The segmentation of point clouds involves two fundamental stages, as depicted in Fig. 7. The left part encompasses the point selection as input phase, while the right part encompasses the neural network phase. Here’s an in-depth look at the key components of this architecture:

  1. 1.

    Input phase: Points taking the shape of spheres are chosen as input to the network until all tiles have been processed. This division is necessary because segmenting an extensive scene in its entirety is impractical. The guiding principle behind sphere selection is to strike a balance—the spheres should be sufficiently large to encapsulate ample geometric data for object recognition, yet not so large as to overwhelm the computational capabilities of the GPU.

  2. 2.

    Spatial feature enrichment (SFE): Before entering the encoder stage, the network incorporates the SFE module. This module’s primary role is to extract and refine neighbor features, enriching the spatial information available to the network. It helps improve the network’s ability to capture local details and context.

  3. 3.

    Encoder stage: In the encoder stage, the architecture leverages Kernel Point Convolution (KPConv) operations defined in KP-FCNN [46] to convolve points by ball query. The strided KPConv operations accompanied by grid subsampling, effectively create multiple layer scales and increase the receptive field. Then hierarchical and fine-grained local feature can be aggregated in fewer key points.

  4. 4.

    Decoder stage: In the decoder stage, the feature matrix, obtained after the encoder’s operations, is distributed to every point using a nearest neighbor upsampling method. This process ensures that the decoder generates predictions for each point in the point cloud. To further enhance the network’s performance, skip connections are utilized to fuse the features from various scales, allowing the network to leverage both global and local information effectively.

  5. 5.

    Global feature aggregation (GFA): Following the distribution of features in the decoder stage, the output feature assigned to each point is represented in a 128-dimensional matrix. These 128-dimensional features are then passed through the Global Feature Aggregation (GFA) layer. The GFA layer plays a pivotal role in consolidating global context and ensuring that the network has access to holistic information from the entire scene. The 128-dimensional features are processed by 1 × 1 convolution and transformed into an 11-dimensional representation, which corresponds to the 11 semantic label types that the network predicts.

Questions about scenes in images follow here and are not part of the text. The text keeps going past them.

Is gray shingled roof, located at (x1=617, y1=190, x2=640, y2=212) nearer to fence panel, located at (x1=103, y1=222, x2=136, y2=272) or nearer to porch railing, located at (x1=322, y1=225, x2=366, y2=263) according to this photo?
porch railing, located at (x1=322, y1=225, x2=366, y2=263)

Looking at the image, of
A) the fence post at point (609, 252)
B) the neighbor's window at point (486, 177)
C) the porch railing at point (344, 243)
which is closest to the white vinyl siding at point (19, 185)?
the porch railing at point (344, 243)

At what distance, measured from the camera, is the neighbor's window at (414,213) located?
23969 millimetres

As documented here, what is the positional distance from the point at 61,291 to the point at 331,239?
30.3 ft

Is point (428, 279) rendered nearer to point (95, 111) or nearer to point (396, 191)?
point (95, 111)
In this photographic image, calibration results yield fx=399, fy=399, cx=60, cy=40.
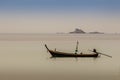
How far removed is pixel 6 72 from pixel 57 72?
8.74 ft

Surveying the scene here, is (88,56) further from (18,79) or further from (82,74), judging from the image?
(18,79)

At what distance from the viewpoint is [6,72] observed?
2067 centimetres

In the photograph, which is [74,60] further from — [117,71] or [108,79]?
[108,79]

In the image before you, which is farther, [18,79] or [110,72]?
[110,72]

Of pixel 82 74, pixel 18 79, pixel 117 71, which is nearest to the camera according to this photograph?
pixel 18 79

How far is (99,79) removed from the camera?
18.5m

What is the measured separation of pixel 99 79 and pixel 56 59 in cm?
1073

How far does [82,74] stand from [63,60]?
8.41 meters

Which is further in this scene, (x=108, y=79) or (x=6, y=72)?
(x=6, y=72)

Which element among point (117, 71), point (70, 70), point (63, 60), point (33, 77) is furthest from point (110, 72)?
point (63, 60)

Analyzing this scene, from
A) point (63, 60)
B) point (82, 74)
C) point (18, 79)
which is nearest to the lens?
point (18, 79)

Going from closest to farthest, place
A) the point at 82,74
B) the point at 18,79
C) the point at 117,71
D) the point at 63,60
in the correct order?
the point at 18,79, the point at 82,74, the point at 117,71, the point at 63,60

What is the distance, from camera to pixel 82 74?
66.4ft

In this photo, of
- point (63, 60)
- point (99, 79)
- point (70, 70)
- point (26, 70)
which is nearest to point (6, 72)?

Our primary contributions to this framework are the Spatial Feature Enrichment (SFE) and Global Feature Aggregation (GFA) modules, which are integrated into the KP-SG network to enhance overall performance.

Fig. 7
figure 7

Illustration of our network architectures for segmentation of 3D point clouds. SFE, GFA represent our spatial feature enrichment module and global feature aggregation layer, respectively. During the forward pass, the input features are processed through a series of operations (each represented by a different colored box), while the points are passed to each layer as a structural guide for the operations

Spatial feature enrichment (SFE)

3D point clouds contain abundant semantic information that goes beyond just 3D coordinates and color information. Spatial geometric structure of the point cloud can also be derived computationally, providing valuable insights. Existing networks fail to fully utilize the richness of 3D point clouds, as they typically only take into account the raw features of the point cloud as input, while ignoring the significance of contextual information. Instead, before feeding the point cloud into the network, we stitch the geometric details of the points’ neighbors to the original feature matrix as the initial features. Specifically, this layer includes the following steps:

Ball query to determine the neighborhood. We use the ball query method to determine a point’s neighborhood by selecting all points within a specified radius of the center point. Notably, in practice, we set an upper limit for the number of neighborhood points assigned to a point. When the number of points inside a ball exceeds K, we select the closest K points as the neighborhood points.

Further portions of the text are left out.